By Peter OBIORA InvestAdvocate
Lagos (INVESTADVOCATE)-Christine Lagarde, the managing director (MD) of the International Monetary Fund (IMF) on Thursday said the global lender is ready to loan Nigeria and Azerbaijan if the request is made.
“The IMF remains available to all its members; so the moment we are asked to help, we will do our best we can to help,” Lagarde said during an online press conference from Washington.
According to her, both countries Azerbajan and Nigeria had been hit by the oil price decline shock because their economies depend heavily on oil export both in terms trade and revenue. “When you lose a lot of that because the price decline was about 70 percent, then clearly it put the economy on shock.” Lagarde said.
She affirmed that policies adopted by both nations are different, for Azerbaijan, they are taking a good fiscal approach, reassessing spending and using the Exchange rate as a buffer.

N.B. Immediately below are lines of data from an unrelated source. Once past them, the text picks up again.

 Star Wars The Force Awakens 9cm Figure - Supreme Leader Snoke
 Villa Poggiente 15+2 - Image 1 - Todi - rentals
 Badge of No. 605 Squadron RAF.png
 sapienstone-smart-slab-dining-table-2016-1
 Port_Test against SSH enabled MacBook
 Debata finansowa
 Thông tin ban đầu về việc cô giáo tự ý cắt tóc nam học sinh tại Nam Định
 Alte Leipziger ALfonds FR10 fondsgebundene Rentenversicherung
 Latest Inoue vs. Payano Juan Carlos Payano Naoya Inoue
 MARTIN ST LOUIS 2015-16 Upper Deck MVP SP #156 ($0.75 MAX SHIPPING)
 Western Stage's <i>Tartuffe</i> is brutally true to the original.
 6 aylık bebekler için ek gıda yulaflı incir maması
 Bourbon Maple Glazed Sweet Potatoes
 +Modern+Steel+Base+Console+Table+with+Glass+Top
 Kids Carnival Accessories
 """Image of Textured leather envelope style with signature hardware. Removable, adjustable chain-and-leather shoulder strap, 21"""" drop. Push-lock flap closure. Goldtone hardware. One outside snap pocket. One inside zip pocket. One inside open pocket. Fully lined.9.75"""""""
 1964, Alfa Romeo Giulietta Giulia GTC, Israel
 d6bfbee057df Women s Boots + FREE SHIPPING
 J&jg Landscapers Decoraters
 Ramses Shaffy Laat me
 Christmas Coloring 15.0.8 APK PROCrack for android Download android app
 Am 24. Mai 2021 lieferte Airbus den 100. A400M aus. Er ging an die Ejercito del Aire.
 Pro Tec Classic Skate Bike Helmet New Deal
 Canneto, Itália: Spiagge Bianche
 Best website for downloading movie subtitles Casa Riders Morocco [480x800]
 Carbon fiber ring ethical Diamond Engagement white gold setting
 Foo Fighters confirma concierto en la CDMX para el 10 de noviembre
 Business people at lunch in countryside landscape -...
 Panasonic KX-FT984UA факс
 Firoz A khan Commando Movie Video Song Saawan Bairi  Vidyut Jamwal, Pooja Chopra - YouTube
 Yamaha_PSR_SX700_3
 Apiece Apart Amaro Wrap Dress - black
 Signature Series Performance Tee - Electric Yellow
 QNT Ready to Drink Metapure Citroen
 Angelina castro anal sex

“Azerbajan said to me it’s taking a good fiscal approach, its reassessing spending, it’s really trying to restore its position and it’s also using the Exchange rate as a buffer,” the IMF Boss added.
She said Nigeria is not yet and needed to identify her fiscal resources, remove oil subsidy and put in place a sensible exchange rate policy.
“Nigeria is not there and we certainly hope that in terms of identification of fiscal resources, removal of oil subsidies and an exchange rate policy that is sensible in the sense that it is not going to waste reserves, we have particularly indicated that persistent pegging of the naira would not be such a good idea; so they have to adopt their policies and adopt their model and if they need IMF’s help, we will be ready to help, no question about that and no stigma associated with it,” she added.
The IMF MD noted that Nigeria and Azerbaijan are clearly a victim of an external shock and have to face a response which is a national response to their situations.
Nigeria’s economy is expected to grow by 3.78 percent in 2016 from 2.97 percent recorded in 2015, an increase of less than 100 basis points, according to a latest report from the National Bureau of Statistics (NBS).
“Beyond 2016 however, growth is expected to jumpstart averaging 5.41 percent yearly between 2017 and 2019 as infrastructure developments take shape and provide support for both the oil and non-oil sectors.
NBS says while upward pressure on inflation is expected, meaning that the Headline index may rise from 9.55 percent to 10.16 percent in 2016, rates are expected to moderate beyond this period and average 9.01 percent between 2017 and 2019.
President Muhammadu Buhari had proposed a N6.1 trillion budget based on $38 per barrel of oil and expects the economy to expand 4.4 percent.
Kemi Adeosun, finance minister had said Nigeria is facing an estimated $15 billion budget deficit in 2016 and disclosed that the nation is looking to borrow as much as $5 billion and has held discussions with the World Bank, African Development Bank and China’s Export-Import Bank due to their “concessionary rates of interest.”